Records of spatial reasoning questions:
╭──

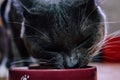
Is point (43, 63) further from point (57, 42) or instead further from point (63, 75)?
point (63, 75)

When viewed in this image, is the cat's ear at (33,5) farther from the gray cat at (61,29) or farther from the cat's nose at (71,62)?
the cat's nose at (71,62)

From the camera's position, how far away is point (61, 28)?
0.97 metres

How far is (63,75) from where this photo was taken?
712mm

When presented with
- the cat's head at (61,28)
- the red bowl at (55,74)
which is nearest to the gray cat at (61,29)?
the cat's head at (61,28)

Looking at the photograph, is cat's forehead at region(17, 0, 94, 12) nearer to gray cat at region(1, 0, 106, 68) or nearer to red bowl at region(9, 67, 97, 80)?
gray cat at region(1, 0, 106, 68)

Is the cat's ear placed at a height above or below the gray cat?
above

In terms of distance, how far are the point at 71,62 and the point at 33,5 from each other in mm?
223

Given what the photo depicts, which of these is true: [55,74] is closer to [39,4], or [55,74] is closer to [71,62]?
[71,62]

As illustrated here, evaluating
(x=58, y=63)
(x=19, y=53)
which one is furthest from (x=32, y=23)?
(x=19, y=53)

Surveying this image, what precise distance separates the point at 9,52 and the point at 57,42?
50.7 inches

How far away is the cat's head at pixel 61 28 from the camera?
957mm

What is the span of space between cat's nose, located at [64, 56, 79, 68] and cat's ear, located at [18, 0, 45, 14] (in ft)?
0.60

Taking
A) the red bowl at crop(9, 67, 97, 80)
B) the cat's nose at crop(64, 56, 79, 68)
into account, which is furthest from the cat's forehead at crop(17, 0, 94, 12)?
the red bowl at crop(9, 67, 97, 80)

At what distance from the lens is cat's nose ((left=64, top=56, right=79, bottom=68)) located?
36.1 inches
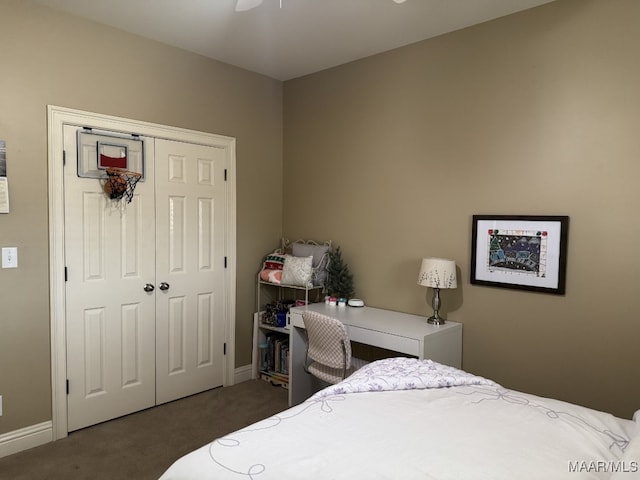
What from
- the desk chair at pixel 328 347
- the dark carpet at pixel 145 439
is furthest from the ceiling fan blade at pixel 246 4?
the dark carpet at pixel 145 439

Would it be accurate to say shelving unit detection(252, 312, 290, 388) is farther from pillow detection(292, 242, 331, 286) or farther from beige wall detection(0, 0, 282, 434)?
beige wall detection(0, 0, 282, 434)

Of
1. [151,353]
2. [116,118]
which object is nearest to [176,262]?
[151,353]

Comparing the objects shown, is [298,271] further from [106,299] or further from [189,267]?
[106,299]

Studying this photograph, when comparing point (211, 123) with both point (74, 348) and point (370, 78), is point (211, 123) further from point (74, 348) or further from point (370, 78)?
point (74, 348)

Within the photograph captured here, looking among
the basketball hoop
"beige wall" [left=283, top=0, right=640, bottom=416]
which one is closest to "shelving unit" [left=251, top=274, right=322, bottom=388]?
"beige wall" [left=283, top=0, right=640, bottom=416]

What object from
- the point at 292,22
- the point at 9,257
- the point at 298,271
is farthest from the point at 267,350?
Answer: the point at 292,22

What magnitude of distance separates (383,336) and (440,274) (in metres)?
0.55

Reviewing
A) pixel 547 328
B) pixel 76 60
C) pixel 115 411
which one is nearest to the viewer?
pixel 547 328

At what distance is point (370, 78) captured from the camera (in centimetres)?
353

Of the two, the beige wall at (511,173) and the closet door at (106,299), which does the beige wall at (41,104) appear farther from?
the beige wall at (511,173)

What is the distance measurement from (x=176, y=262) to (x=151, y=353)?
71 cm

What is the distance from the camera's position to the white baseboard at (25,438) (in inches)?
105

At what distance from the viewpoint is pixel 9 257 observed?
105 inches

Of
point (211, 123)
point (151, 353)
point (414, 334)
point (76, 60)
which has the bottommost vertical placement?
point (151, 353)
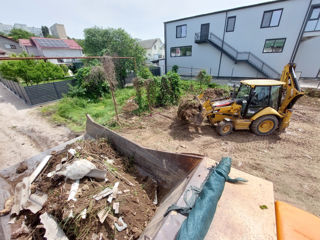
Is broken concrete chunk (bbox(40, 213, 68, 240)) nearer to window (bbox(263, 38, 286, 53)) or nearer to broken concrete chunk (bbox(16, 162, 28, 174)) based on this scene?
broken concrete chunk (bbox(16, 162, 28, 174))

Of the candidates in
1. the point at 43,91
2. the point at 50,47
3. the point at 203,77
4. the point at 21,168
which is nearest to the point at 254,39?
the point at 203,77

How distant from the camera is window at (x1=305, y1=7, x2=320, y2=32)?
34.3 feet

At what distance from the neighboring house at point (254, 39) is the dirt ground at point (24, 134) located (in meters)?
15.5

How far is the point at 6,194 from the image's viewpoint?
2.84 meters

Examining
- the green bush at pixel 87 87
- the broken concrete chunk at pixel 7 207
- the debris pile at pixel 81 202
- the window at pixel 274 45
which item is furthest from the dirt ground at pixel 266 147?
the window at pixel 274 45

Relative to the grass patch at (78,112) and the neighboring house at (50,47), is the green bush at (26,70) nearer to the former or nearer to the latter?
the grass patch at (78,112)

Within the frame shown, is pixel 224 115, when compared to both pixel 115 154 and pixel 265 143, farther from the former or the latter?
pixel 115 154

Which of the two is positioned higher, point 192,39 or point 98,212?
point 192,39

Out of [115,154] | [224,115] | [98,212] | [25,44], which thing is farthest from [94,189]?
[25,44]

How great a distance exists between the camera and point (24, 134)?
540cm

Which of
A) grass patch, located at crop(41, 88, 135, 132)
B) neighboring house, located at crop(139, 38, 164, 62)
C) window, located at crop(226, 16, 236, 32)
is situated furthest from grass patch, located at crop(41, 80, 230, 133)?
neighboring house, located at crop(139, 38, 164, 62)

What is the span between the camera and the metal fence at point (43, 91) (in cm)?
823

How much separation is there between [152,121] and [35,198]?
4484mm

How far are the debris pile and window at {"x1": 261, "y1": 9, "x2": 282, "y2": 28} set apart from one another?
16581 millimetres
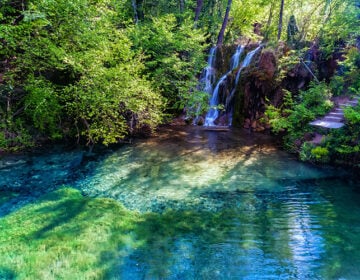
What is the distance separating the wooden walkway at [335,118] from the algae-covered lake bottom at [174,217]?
160 cm

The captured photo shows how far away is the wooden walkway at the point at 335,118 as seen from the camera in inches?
359

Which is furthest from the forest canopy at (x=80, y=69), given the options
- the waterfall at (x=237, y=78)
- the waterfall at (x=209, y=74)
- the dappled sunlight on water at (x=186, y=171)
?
the waterfall at (x=237, y=78)

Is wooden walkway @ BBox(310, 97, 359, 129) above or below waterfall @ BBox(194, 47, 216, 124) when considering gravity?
below

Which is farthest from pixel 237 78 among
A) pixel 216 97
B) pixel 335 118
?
pixel 335 118

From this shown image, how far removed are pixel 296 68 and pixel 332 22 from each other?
10.0 feet

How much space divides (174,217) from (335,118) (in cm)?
737

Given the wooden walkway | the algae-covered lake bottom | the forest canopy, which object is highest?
the forest canopy

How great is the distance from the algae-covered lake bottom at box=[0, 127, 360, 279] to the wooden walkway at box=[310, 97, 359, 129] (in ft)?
5.25

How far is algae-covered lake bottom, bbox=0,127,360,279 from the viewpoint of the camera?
421 centimetres

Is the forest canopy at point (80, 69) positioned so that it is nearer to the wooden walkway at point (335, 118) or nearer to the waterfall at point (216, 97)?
the waterfall at point (216, 97)

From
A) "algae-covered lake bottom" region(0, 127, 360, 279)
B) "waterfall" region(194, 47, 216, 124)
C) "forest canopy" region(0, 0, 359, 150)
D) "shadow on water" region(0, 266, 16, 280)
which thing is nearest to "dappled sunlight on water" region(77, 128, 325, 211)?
"algae-covered lake bottom" region(0, 127, 360, 279)

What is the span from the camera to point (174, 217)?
5715 millimetres

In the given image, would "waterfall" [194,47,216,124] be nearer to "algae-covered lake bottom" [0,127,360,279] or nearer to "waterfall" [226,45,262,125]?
"waterfall" [226,45,262,125]

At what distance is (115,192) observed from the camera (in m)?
6.83
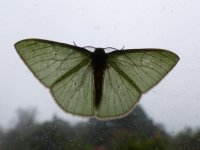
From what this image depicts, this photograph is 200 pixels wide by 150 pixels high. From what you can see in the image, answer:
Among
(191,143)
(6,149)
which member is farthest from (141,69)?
(6,149)

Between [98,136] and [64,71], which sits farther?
[98,136]

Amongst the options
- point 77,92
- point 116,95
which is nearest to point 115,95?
point 116,95

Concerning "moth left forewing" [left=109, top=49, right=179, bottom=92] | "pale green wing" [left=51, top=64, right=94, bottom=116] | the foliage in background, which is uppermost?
"moth left forewing" [left=109, top=49, right=179, bottom=92]

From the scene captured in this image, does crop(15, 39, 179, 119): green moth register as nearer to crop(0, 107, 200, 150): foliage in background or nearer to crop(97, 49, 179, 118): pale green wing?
crop(97, 49, 179, 118): pale green wing

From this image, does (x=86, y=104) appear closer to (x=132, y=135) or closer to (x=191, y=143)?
(x=132, y=135)

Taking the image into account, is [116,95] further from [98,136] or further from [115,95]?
[98,136]

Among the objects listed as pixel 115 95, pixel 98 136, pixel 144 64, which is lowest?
pixel 98 136

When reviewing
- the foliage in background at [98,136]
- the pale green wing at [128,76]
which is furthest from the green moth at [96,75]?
the foliage in background at [98,136]

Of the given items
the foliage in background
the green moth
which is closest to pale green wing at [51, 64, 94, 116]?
the green moth
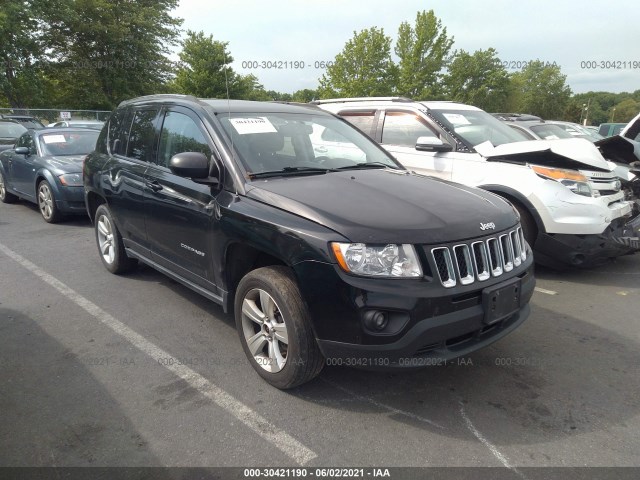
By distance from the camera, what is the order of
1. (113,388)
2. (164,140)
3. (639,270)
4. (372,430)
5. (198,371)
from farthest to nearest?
(639,270)
(164,140)
(198,371)
(113,388)
(372,430)

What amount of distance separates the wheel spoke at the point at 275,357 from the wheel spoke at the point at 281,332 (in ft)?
0.31

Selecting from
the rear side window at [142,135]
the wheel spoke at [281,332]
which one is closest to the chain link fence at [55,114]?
the rear side window at [142,135]

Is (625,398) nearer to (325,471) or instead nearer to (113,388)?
(325,471)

╰──

DIRECTIONS | Can you convert the listing above, from its start through the line containing "0.97 metres", into a numbered list with blank lines dropped and pictures left out?

ANSWER |
1. Is point (43, 63) further from point (57, 42) or instead further from point (63, 75)?
2. point (63, 75)
3. When viewed in this image, is the cat's ear at (33,5) farther from the gray cat at (61,29) or farther from the cat's nose at (71,62)?
4. the cat's nose at (71,62)
5. From the camera's position, how far away is point (61, 28)?
6. 0.97 metres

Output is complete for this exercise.